> Text extract

Death Dust focuses on the largely unknown history of the development and demise of state-level radiological weapons (RWs)—sometimes portrayed as a "poor man's nuclear weapon." It does so by means of a comparative case study analysis of the pursuit of RWs in the United States, the Soviet Union, the United Kingdom, Egypt, and Iraq. This introductory chapter outlines the methodology employed in this volume, the sources of which it makes use, and the research questions it asks and answers. It also previews the major findings the authors derive relating to the circumstances that might encourage additional states to pursue RWs and how the proliferation of such weapons would impact nuclear deterrence and the international nuclear nonproliferation regime.

1The United States
chapter abstract

This chapter traces the evolution of the U.S. radiological weapons program and the factors that drove or inhibited it at different phases. In so doing, it highlights the unusual parallelism in time and substance between the emergence of RWs in science fiction and U.S. governmental interest in this capability. It shows that, while scientific-technocratic advocates of RW were able to persuade key military-technical stakeholders to implement a U.S. RW program, they were unsuccessful in securing broader support for the new weapons technology across government. It also finds evidence that RW advocates neglected to exploit external threats to justify the adoption of these weapons in part because of faulty intelligence about the state of the Soviet RW program. These shortcomings resulted in the RW program losing out in the competition for financial resources to chemical and nuclear weapons.

2The Soviet Union
chapter abstract

This chapter examines the Soviet experience with radiological weapons. It finds that, unbeknownst to U.S. intelligence, the USSR's active pursuit of an RW capability lasted for approximately a decade beginning in 1947. Drawing extensively on Russian-language sources, it identifies perceived foreign threats—including information pointing to the U.S. pursuit of radiological weapons—as a prime motivator behind Soviet efforts in this area. Ultimately, however, the sunsetting of the U.S. RW program, the departure of key RW advocates, competition from chemical and nuclear weapons, bureaucratic barriers to weapons innovation within the Soviet military industrial complex, and, to a lesser extent, health and safety considerations all contributed to the gradual demise of the Soviet RW program—though not before prototype radiological weapons were tested.

3The United Kingdom
chapter abstract

In contrast with the United States and Soviet Union, there is little evidence the United Kingdom seriously contemplated the pursuit of a radiological weapon during World War II. Still, as this chapter finds, a small number of military officials and scientists in that country were aware of the potential military implications of RWs and did not rule out the possibility that Nazi Germany might use radioactive fission products for both offensive and defensive purposes. This chapter examines the modest British exploration of radiological weapons that resulted and the forces that both drove and constrained it over time. Although a few individual advocates did play an oversized role in promoting RW, even these promoters acknowledged the shortcomings of RW when compared to chemical weapons and nuclear weapons. By 1952, the UK's interest in these weapons had all but ended.

> Raw records

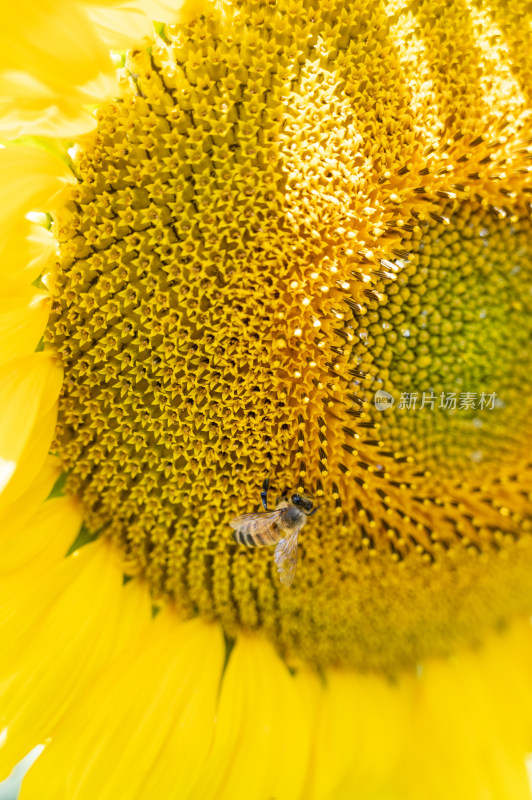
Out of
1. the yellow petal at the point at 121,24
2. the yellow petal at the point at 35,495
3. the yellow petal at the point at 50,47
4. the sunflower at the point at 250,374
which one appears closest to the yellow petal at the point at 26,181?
the sunflower at the point at 250,374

> Problems
#1 Decide whether each statement agrees with the text on radiological weapons. For each, answer yes or no and quote the words of the text that decide it.
(a) The Soviet Union actively pursued a radiological weapons capability for about ten years, starting in 1947.
(b) British interest in radiological weapons continued well beyond 1952.
(c) The U.S. radiological weapons program lost funding competitions to chemical and nuclear weapons.
#2 Resume the text on radiological weapons, picking up right after its last sentence.
The entries aren't needed for this work.

> Results of the tasks
#1
(a) Yes: "the USSR's active pursuit of an RW capability lasted for approximately a decade beginning in 1947"
(b) No: "By 1952, the UK's interest in these weapons had all but ended."
(c) Yes: "These shortcomings resulted in the RW program losing out in the competition for financial resources to chemical and nuclear weapons."

#2
4Egypt
chapter abstract

This chapter examines Egypt's rudimentary and short-lived radiological weapons program. It demonstrates that although much of the evidence of these efforts remains circumstantial, resting to a large degree on Israeli claims and the testimony of Otto Joklik—an enigmatic, self-proclaimed arms merchant, former German army officer, and likely Israeli intelligence asset—there is no doubt that Gamal Abdel Nasser's Egypt sought to develop nonconventional weapons and means for their delivery. This chapter finds that the Egyptian RW program was almost entirely dependent on foreign assistance, was conceived of primarily for purposes of countering a regional adversary's military applications of nuclear energy, appears to have developed as a "special project" driven by an individual technological "entrepreneur," and was abandoned for reasons unrelated to progress in the pursuit of a nuclear weapon.

5Iraq
chapter abstract

The chapter analyzes the heretofore untold story of Iraq's efforts to develop and test RW. It probes the factors behind this quest, including its relationship to the Iran-Iraq war and perceived Iraqi military requirements, the role played by individual advocates in advancing it, the influence of bureaucratic-institutional factors—including the unusually welcoming environment for scientific entrepreneurs to pursue novel weapons programs—and the technical and political impediments that ultimately led to its demise. In so doing, it highlights important similarities and differences between the Iraqi program and the corresponding U.S., Soviet, British, and Egyptian programs. Its focus on a non-nuclear weapon state also is important for the lessons it offers to future would-be RW proliferators about the obstacles they are likely to confront should they embark on a RW program.

Conclusion: Patterns across Cases and Prospects for the Future
chapter abstract

The final chapter in this book highlights similarities and differences across the five state-level radiological weapons programs on which it focuses. By means of a comparative case study analysis, it points to more general explanations for the rise, evolution, and demise of weapons innovation involving RWs. It also explores what future circumstances might encourage additional states to pursue RWs, how the proliferation of such weapons would impact nuclear deterrence and the international nuclear nonproliferation regime, and practical steps that might usefully be taken by members of the international community to reduce the likelihood that there will be a resurgence of interest in and pursuit of radiological weapons. This discussion takes on special importance in light of the Russian invasion of Ukraine in 2022 and the need to reexamine a number of prevailing assumptions about the utility of nuclear weapons and the operation of nuclear deterrence.